Allie, Anthony, and Jolene convened at our house on Friday, where we loaded up the car and headed downstate to JFK. David got us there without incident (super job, my love!) and we were boarded and on our way in no time. (Thanks, James, for our group shot!)

Once we arrived in JFK things happened pretty quickly and before we knew it we were airborn and Scotland Bound.
DELTA was an amazing experience, and I remembered why I like flying them so much.
We slept (a tiny bit) then when I woke up I saw the moon had been guiding us throughout the night. The picture doesn’t do her justice.

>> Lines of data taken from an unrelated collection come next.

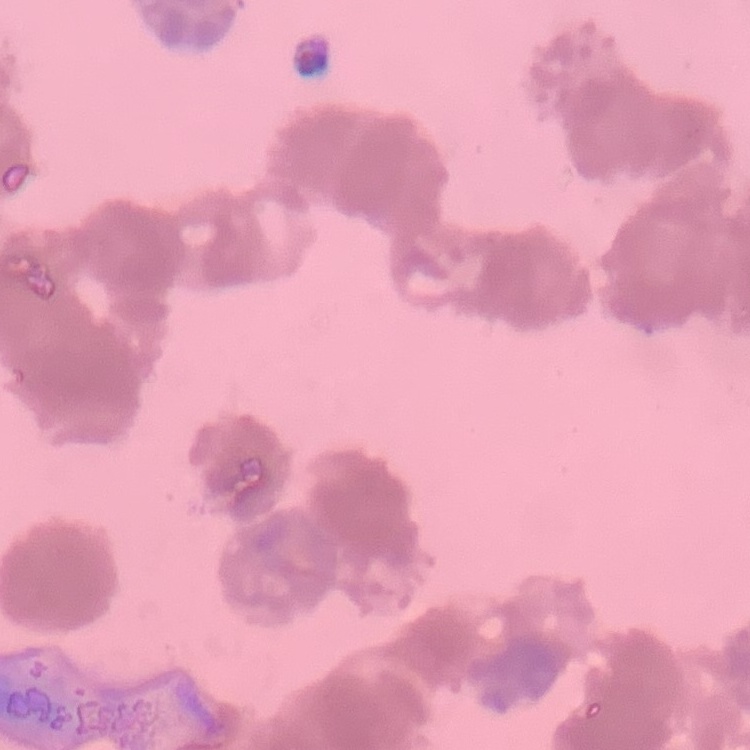
{
  "erythrocyte_morphology": "rouleaux formation",
  "preparation": "thin blood film",
  "image_type": "square crop of a larger photomicrograph",
  "stain": "Field's or Giemsa"
}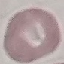

result = no malaria parasites seen
preparation = thin blood film
capture = smartphone through the microscope eyepiece
stain = Giemsa
image type = cell patch, automatically extracted from a larger field of view and resized to 64 × 64 pixelsName the parasite shown.
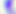

Toxoplasma gondii.

magnification = 400x
modality = micrographState which parasite is depicted.
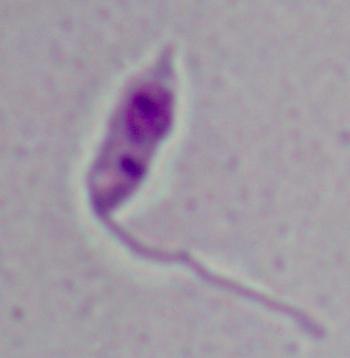

Leishmania.

Summary:
  - Magnification: 1000x
  - Modality: micrographIdentify the blood parasite species.
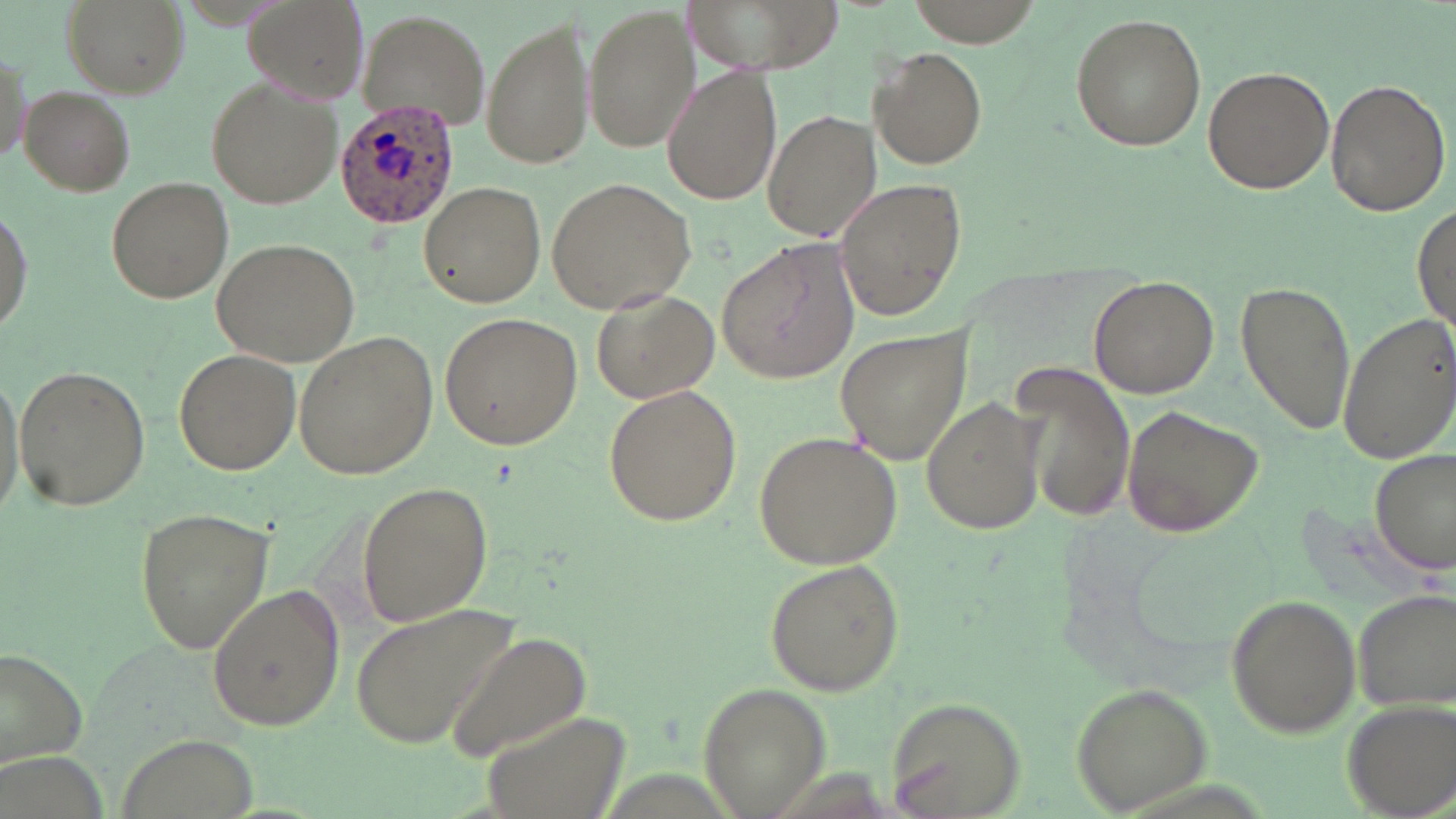

Plasmodium ovale.

Approximate bounding boxes as (x1, y1, x2, y2) in pixels. Uninfected red blood cell locations: (239, 0, 371, 108), (679, 0, 836, 77), (61, 1, 186, 99), (585, 4, 699, 154), (359, 10, 495, 133), (483, 13, 595, 169), (1070, 14, 1206, 152), (870, 47, 988, 171), (662, 64, 781, 207), (1201, 64, 1334, 195), (1325, 78, 1451, 218), (207, 80, 343, 207), (21, 86, 135, 196), (764, 109, 881, 244), (545, 175, 697, 316), (106, 176, 233, 302), (835, 176, 970, 324), (417, 182, 546, 306), (0, 201, 32, 340), (1412, 203, 1455, 339), (211, 238, 362, 367), (716, 242, 859, 383), (1088, 276, 1219, 397), (1234, 278, 1354, 438), (589, 289, 719, 404), (1335, 310, 1456, 467), (438, 312, 584, 449), (833, 322, 973, 468), (295, 330, 439, 479), (172, 347, 300, 475), (1010, 360, 1134, 524), (0, 362, 30, 528), (13, 366, 151, 511), (602, 386, 742, 526), (920, 396, 1046, 537), (1119, 403, 1263, 539), (755, 432, 900, 571), (1372, 448, 1453, 578), (357, 480, 494, 627), (133, 506, 275, 654), (763, 560, 904, 695), (206, 582, 345, 732), (1350, 587, 1455, 713), (1224, 594, 1361, 737), (349, 601, 525, 750), (446, 628, 593, 764), (0, 645, 89, 773), (697, 682, 833, 815), (1068, 682, 1214, 812), (885, 693, 1030, 818), (1342, 701, 1455, 817), (479, 708, 631, 819), (119, 734, 257, 819). Plasmodium ovale-infected red blood cell locations: (336, 101, 459, 229). May-Grünwald-Giemsa stain. Image is 1456×819 pixels. Single field of view. Thin blood film. Optical microscopy. 1000x magnification.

I woke up and saw this and here are my thoughts.
The moon
I followed the moon
Across the pond
With a sleepless blink
And a wave of my wand
It was done.
We left at night
And arrived by day
And throughout the journey
The moon led the way
Telling countless tales
Of yesterdays
Of starry skies
And a cobalt sea
Janine
1st of June 2024

Jeremiah’s Taproom offered our first meal and pints in Edinburgh. I had (of course) Fish and chips and a lager. I couldn’t understand what the name of it was, but the kindly barkeep recommended it, and I was not disappointed!
After we ate we headed back to our flat, with a quick stop at a grocer to pick up snacks and drinks!

I ended the evening in my favorite room of the flat, the kitchen. It’s bright and sunny and conducive to writing.
Now I’ve got to get my brekky (crumpets and tea!) and get ready for today’s event at the Scottish Storytellers Centre – the reason why we are here.
I’ll post more later tonight or tomorrow!
In the meantime, have a happy Sunday!